Compute-to-Data is another key feature of Ocean Protocol, allowing computations to be performed on data without moving the data, ensuring the privacy and security of sensitive data sets.
Masa
Masa focuses on creating an open layer for AI training data, providing real-time, high-quality, and low-cost data for AI agents and developers.
Masa has launched two subnets on the Bittensor network:
Subnet 42 (SN42): Aggregates and processes millions of data records daily, providing a foundation for AI agents and application development;
Subnet 59 (SN59) - "AI Agent Arena": A competitive environment where AI agents leverage real-time data from SN42, competing for TAO release based on metrics like mind share, user engagement, and self-improvement.
Additionally, Masa collaborates with Virtuals Protocol to provide real-time data capabilities for Virtuals Protocol agents. It has also launched the TAOCAT token, showcasing its capabilities (currently on Binance Alpha).
Open Ledger
Open Ledger is building a blockchain specifically designed for data, particularly for AI and machine learning applications, ensuring secure, decentralized, and verifiable data management, with highlights including:
Datanets: An internal network of curated data sources within OpenLedger, enriching and providing real-world data for AI applications;
SLMs: Customized AI models for specific industries or applications. The idea is to provide models that are not only more accurate in niche use cases, but also adhere to privacy requirements and are less prone to the biases present in general-purpose models;
Data Validation: Ensuring the accuracy and reliability of the data used to train specific language models (SLMs), making them accurate and reliable for specific use cases.
AI Training's Demand for Data
The demand for high-quality data is surging to drive the development of AI and autonomous agents. In addition to initial training, AI agents also require real-time data for continuous learning and adaptation, with key challenges and opportunities being:
Quality over Quantity: AI models need high-quality, diverse, and relevant data to avoid biases or poor performance;
Data Sovereignty and Privacy: As shown by Vana, the monetization of user-owned data is being driven, which may reshape the way AI training data is acquired;
Synthetic Data: With increasing privacy concerns, synthetic data is gaining attention as a way to train AI models while mitigating ethical issues.
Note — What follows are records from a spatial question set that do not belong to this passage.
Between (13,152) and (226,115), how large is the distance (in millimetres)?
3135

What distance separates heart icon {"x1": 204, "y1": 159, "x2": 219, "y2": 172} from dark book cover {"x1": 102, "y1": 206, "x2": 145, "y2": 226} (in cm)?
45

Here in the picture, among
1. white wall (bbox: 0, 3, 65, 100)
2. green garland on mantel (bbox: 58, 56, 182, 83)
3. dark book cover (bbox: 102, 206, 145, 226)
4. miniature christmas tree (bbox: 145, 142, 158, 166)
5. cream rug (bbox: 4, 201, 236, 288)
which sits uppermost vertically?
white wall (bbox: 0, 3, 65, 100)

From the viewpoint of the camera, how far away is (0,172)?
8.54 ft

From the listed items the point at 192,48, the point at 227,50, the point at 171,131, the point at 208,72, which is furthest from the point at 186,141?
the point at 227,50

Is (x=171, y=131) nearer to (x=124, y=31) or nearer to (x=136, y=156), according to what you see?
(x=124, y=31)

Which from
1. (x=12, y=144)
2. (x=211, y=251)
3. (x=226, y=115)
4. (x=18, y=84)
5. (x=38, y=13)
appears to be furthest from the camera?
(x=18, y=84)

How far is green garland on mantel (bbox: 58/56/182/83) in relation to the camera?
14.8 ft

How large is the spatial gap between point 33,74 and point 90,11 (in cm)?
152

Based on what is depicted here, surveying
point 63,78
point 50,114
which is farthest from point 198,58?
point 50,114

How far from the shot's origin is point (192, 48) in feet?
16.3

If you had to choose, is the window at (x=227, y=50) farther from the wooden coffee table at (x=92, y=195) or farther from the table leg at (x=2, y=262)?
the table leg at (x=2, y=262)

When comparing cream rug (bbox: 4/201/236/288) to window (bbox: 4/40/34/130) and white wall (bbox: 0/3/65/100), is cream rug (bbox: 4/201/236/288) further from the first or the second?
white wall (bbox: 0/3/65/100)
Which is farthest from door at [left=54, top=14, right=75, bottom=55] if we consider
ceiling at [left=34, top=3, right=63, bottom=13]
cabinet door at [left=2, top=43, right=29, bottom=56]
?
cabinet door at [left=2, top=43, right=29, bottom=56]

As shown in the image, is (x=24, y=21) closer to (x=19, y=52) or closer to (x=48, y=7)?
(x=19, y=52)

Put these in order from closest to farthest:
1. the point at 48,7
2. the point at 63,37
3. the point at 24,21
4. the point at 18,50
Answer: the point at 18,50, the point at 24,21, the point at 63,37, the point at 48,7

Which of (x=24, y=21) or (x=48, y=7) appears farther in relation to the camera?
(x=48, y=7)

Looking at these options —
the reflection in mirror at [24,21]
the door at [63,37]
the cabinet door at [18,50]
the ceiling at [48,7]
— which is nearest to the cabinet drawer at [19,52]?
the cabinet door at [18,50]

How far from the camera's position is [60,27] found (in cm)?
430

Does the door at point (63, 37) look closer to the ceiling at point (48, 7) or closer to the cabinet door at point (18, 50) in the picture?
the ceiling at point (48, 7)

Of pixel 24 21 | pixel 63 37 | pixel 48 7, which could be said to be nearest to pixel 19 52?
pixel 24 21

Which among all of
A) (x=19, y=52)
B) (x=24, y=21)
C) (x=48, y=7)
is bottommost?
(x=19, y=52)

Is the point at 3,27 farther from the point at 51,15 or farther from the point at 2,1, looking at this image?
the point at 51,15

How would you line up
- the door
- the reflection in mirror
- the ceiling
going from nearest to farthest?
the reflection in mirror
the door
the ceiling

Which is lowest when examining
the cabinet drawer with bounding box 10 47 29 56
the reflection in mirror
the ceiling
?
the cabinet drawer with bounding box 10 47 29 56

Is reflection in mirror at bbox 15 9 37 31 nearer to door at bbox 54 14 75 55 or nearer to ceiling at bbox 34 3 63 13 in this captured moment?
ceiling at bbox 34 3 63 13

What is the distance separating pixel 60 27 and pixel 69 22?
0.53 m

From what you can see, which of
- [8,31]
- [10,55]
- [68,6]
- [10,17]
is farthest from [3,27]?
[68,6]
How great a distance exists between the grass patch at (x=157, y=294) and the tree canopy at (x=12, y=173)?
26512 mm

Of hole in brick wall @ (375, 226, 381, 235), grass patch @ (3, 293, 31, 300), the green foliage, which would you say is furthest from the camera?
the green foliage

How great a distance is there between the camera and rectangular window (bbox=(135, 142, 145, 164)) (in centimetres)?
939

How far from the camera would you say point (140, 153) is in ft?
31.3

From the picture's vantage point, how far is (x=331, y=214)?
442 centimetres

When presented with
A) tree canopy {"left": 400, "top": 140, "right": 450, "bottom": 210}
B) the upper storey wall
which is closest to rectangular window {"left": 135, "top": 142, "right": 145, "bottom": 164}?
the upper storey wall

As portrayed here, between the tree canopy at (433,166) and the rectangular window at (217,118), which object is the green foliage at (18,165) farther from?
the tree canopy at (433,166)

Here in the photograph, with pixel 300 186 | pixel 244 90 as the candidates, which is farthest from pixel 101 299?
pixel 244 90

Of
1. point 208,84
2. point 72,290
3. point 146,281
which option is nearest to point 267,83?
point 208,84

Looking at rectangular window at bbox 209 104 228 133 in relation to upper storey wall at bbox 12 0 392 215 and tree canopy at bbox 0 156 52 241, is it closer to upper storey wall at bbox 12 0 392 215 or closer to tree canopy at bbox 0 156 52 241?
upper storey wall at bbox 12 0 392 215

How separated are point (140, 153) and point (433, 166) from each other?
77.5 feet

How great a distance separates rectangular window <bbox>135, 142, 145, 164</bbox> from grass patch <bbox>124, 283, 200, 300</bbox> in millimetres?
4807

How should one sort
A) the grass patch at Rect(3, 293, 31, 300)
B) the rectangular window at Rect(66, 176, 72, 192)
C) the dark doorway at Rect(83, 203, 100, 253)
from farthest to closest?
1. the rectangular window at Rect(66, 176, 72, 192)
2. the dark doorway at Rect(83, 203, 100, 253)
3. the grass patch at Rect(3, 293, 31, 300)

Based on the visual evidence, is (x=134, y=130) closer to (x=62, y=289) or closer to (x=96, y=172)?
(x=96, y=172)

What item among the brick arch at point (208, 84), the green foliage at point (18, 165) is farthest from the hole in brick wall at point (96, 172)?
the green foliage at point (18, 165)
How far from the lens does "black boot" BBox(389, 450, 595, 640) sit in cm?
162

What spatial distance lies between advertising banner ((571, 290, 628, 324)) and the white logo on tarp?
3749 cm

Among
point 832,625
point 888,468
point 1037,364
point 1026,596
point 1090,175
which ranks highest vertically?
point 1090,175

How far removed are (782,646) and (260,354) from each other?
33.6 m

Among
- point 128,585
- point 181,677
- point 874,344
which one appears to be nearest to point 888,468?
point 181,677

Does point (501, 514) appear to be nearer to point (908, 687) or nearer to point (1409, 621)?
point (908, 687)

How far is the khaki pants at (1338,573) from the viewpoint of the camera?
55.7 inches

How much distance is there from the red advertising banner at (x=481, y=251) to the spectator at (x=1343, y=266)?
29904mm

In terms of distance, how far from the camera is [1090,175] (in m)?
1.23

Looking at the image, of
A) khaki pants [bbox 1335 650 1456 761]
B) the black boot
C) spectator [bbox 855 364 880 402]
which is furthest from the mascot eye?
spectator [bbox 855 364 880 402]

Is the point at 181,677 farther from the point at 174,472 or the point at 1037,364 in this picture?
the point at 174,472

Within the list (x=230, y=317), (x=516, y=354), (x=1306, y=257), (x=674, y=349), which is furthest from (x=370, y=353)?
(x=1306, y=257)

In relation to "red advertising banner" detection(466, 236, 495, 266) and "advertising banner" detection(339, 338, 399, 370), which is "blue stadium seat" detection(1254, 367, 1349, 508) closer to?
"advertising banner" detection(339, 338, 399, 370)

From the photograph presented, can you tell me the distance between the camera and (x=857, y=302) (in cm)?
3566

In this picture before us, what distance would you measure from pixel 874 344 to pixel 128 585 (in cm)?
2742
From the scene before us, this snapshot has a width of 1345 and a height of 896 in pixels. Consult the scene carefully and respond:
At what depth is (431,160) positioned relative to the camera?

Data Market: The rise of data markets (centralized and decentralized) is creating an economy where data is a tradable asset;
Artificial Intelligence in Data Management: Artificial intelligence is now being used to manage, clean, and enhance data sets, improving the quality of data for AI training.
As AI agents become more autonomous, their ability to access and process real-time, high-quality data will directly impact their performance. This increasing demand has given rise to data markets specifically designed for AI agents, where both AI agents and humans can access high-quality data.
Web3 Agent Data Markets
Cookie DAO aggregates social sentiment data for AI agents as well as token-related information, converting it into insights that can be leveraged by both humans and AI agents. The Cookie DataSwarm API enables AI agents to access real-time, high-quality data to gain insights related to trading, one of the most common applications in the crypto space. Additionally, Cookie has 200,000 monthly active users and 20,000 daily active users, making it one of the largest AI agent data markets, with the COOKIE Token as its core.
Finally, other notable projects in this space include:
GoatIndex.ai, which focuses on insights into the Solana ecosystem;
Decentralised.Co, which focuses on niche data dashboards, such as GitHub and project-specific analytics.